The sun and the moon are often called Lorenzo and Catalina in Spain – but do YOU know why?

IF you live in Spain, you may have come across the saying “Lorenzo el sol y Catalina la luna,” to refer to the sun and moon. As with many customs and sayings in this historically Catholic country, the gruesome origins of this saying can be found in the early days of Christianity. 

The story of Lorenzo and the sun begins in the 3rd century AD, when early Christians were heavily persecuted by Roman emperors. 

Popes, bishops and deacons were routinely martyred by the Roman state, usually by decapitation, although crucifixion, burning alive, and worse were saved for those whose actions most insulted the emperor. 

Such was the fate of San Lorenzo, known in English as Saint Lawrence

Said to be born in Roman Hispania (modern-day Iberia), at the foot of the Pyrenees in what is now Aragon, Lorenzo travelled to Zaragoza as a young man to study theology, where he befriended the future Pope Sixtus II.

“The Martyrdom of Saint Lawrence,” by Peter Paul Reubens. Credit: Wikipedia.

The two later travelled to Rome, and in the year 257, Sixtus became the pope, and selected Lorenzo as one his most trusted deacons, later promoting him to the prestigious title of “Archdeacon of Rome.” 

But his position was short-lived, as the following year the Roman Emperor Valerian issued an order calling all Christian bishops, priests, and deacons to be put to death. 

Pope Sixtus was captured and decapitated in August 258, and the Roman government ordered Lorenzo to gather all the wealth and treasures of the church and turn it over to the state. 

In an open act of rebellion, Lorenzo spent the following three days working tirelessly to distribute as much of this wealth as he could to the poorest people in Rome. 

When he appeared before Roman authorities, he brought with him the sick, blind, poor, and otherwise marginalised people to whom he had given the church’s riches. 

So enraged was the Roman government that they ordered Lorenzo to be punished via gridiron — an excruciating method of torture that involves slow-roasting the victim over a bed of hot coals. 

Lorenzo remained calm, and is said to have exclaimed, after many minutes of agony, “I’m well done on this side! Turn me over!”

His grisly death by heat, as well as the fact of his execution taking place in August, on a scorching Roman summer day, is where his association with the sun is said to have come from. 

READ MORE: Tears of St. Lawrence: When and how to see the Perseid meteor shower in Spain’s Malaga

Saint Catherine, as depicted by the Italian painter Caravaggio, currently on display in the Thyssen-Bornemisza Museum in Madrid.

As for “Catalina la luna,” the story is strikingly similar. 

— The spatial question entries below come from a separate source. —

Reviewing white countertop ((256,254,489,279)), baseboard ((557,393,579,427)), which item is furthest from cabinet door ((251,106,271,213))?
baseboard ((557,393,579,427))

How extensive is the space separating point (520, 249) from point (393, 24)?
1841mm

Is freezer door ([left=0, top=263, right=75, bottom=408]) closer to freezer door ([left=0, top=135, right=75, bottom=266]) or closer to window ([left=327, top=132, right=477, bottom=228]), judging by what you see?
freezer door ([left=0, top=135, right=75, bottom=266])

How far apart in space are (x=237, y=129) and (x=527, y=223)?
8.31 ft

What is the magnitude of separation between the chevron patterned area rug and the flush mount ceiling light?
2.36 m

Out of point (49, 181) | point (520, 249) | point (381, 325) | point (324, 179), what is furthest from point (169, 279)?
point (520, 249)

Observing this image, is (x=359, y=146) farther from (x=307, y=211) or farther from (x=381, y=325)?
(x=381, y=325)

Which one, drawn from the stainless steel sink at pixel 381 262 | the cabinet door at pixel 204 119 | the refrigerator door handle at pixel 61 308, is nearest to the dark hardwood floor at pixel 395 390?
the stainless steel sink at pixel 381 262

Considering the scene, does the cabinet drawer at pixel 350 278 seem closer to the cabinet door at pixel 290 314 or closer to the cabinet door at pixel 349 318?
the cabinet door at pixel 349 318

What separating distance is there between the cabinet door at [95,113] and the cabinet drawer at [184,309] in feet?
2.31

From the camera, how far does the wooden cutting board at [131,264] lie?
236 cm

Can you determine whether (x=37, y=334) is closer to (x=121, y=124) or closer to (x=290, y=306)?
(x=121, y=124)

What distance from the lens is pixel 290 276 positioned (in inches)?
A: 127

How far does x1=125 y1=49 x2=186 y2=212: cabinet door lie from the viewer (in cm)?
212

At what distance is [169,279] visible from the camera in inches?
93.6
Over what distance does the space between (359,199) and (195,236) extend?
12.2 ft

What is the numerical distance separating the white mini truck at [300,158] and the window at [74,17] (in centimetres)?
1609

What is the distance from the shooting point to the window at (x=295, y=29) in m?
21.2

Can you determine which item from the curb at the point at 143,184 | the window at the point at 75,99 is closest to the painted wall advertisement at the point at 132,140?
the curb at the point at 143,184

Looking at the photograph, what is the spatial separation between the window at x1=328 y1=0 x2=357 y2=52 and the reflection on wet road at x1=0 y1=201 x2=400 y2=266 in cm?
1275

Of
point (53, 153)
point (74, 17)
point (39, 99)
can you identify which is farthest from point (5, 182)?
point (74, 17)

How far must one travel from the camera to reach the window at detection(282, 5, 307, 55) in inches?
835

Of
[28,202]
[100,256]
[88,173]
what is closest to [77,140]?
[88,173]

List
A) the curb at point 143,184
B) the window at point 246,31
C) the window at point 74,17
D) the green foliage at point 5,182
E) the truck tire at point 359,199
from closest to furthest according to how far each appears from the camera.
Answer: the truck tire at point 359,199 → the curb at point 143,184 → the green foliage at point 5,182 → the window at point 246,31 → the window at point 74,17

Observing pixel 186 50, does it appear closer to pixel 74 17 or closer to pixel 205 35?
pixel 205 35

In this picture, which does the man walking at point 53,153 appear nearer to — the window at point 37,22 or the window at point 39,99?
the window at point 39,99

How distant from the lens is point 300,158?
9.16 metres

It also begins at the dawn of Christianity, this time during the fourth century, in the then-Roman city of Alexandria, Egypt.  

Catalina, known in English as Saint Catherine of Alexandria, was born in the late 3rd century. 

She was said to be strikingly beautiful and wise beyond her years, devoting herself to the study of theology, and quickly became an eloquent defender of Christianity. 

According to the Catholic Encyclopedia, she was summoned by emperor Maxentius to debate the value of Christian morality against dozens of pagan philosophers, a debate which she won. 

Shortly after, at just 18 years old, Catherine was thrown into a jail cell and starved, though more than 200 people are to have visited her, including a queen who — according to the stories told in the biographies of Catherine’s life — may have been the wife of Maxentius himself. 

Failing to break the girl’s spirit, the Emperor proposed to her. 

A portrait of the virgin martyr by Italian Renaissance painter Carlo Crivelli. Credit: Wikipedia

Catherine rejected him, which drove Maxentius to sentence her to death via “breaking wheel” — a grisly execution method that involved the crushing of the victim’s body with a heavy, sometimes-bladed wheel. 

But, as the story goes, the wheel shattered upon Catherine’s touch, leaving the emperor infuriated. 

Maxentius sentenced her to death by beheading, but as the executioner’s blade fell over her neck, not blood, but a white, milk-like substance flowed from her wounds. 

While the historical accuracy of the story is, obviously, rather doubtful, the moon remains a symbol of the martyred saint, as the breaking wheel which was supposed to carry out her execution is often represented with a crescent moon.